Fig. 3. Panel A: Proportions of suspected pertussis cases according to age during 2011 and 2016 outbreaks. Panel B: Proportions of pertussis cases with positive laboratory results according to age during 2011 and 2016 outbreaks. Panel C: Proportion of suspected pertussis cases in the 0–2-month-old group according to the number of symptoms in 2011 and 2016 outbreaks. Panel D: Proportion of cases in 0- to 2-month-old group with positive laboratory results according to the number of symptoms in 2011 and 2016 outbreaks. Panel E: Proportion of suspected pertussis cases in 0- to 2-month-old group according to the type of symptoms during the 2011 and 2016 outbreaks. Panel F. Proportion of cases in 0- to 2-month-old group with positive laboratory results according to the type of symptoms during the 2011 and 2016 outbreaks. In the six panels, the percentage of suspected (panels A, C and E) or laboratory-confirmed (B, D and F) cases of pertussis is plotted on the ordinates for the four infant-age cohorts between ages 0 and 12 months (m; A and B), the number of symptoms recorded within each peer group (C and D), or the type of symptoms experienced in each (E and F) on the abscissas. Black bars, 2011 outbreak; grey bars, 2016 outbreak.

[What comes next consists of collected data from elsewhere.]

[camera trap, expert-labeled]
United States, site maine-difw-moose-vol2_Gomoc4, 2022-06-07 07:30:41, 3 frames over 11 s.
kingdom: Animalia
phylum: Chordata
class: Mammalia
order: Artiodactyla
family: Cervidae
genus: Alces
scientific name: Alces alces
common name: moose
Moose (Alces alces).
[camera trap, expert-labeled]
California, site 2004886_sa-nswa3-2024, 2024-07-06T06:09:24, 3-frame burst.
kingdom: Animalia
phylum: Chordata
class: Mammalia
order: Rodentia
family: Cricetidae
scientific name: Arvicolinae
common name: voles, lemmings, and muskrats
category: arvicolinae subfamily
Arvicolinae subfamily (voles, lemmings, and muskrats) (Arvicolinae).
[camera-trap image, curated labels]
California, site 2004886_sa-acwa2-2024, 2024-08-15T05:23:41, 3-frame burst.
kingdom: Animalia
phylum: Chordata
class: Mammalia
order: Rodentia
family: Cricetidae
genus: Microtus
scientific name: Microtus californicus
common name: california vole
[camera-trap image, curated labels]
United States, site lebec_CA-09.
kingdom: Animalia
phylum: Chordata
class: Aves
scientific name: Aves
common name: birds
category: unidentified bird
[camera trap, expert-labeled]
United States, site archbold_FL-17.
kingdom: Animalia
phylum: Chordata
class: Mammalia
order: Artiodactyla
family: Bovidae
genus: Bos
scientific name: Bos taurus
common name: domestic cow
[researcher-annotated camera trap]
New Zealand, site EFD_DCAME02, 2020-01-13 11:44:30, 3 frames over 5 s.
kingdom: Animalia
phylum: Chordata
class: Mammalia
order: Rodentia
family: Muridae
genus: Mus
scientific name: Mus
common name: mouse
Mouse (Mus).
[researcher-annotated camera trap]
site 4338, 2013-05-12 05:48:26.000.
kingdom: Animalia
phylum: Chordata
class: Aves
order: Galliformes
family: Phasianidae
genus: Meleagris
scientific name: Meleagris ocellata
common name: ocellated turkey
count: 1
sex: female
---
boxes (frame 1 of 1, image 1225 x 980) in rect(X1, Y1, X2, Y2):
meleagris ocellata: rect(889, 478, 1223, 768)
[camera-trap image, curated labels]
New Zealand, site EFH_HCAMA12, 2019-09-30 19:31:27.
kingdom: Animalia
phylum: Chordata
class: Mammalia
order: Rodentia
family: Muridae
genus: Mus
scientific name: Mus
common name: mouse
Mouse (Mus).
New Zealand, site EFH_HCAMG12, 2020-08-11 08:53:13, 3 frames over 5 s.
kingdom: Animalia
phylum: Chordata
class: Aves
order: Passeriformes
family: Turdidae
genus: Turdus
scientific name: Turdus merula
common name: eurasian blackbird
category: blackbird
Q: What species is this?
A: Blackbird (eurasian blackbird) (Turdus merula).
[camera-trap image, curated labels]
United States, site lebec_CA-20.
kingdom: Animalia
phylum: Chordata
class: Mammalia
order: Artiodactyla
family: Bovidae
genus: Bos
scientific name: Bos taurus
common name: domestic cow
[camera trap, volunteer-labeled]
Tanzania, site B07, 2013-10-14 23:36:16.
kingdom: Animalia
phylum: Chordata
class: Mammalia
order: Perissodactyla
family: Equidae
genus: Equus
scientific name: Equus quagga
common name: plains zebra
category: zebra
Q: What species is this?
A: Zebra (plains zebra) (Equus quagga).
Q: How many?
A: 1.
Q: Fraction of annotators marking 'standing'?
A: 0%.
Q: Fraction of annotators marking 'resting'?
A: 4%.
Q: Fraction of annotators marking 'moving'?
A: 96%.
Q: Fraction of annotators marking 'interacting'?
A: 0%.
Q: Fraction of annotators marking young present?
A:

Figure 3E and F illustrate how all the analysed symptoms diminished during the outbreak detected after the introduction of MI. The greatest decrease was observed in the proportion of paroxysms and vomits. All the data analysed here during the two similar epidemic situations (outbreaks) demonstrated the beneficial effect of MI – not only with respect to the number of cases but also in terms of the severity of the disease in the most vulnerable group – but of even greater significance was the result that immunisation during pregnancy reduced the case fatality ratio.

Estimations of the effect of MI by means of a mathematical model of pertussis transmission

Here, we analysed the effect of MI through the use of our previously designed pertussis-transmission model [Reference Fabricius23, Reference Pesco, Bergero, Fabricius and Hozbor27]. The patterns in the incidences of severe pertussis in the 0–2 m-old cohort is plotted in the top left graph of Figure 4A. These incidences were calculated assuming that MI began immediately after the outbreak, as transpired in Argentina in 2012 and with the high DTP3-coverage scenario. For the 2016 peak, the model predicted that the number of severe cases would be 36% of that occurring without the introduction of MI.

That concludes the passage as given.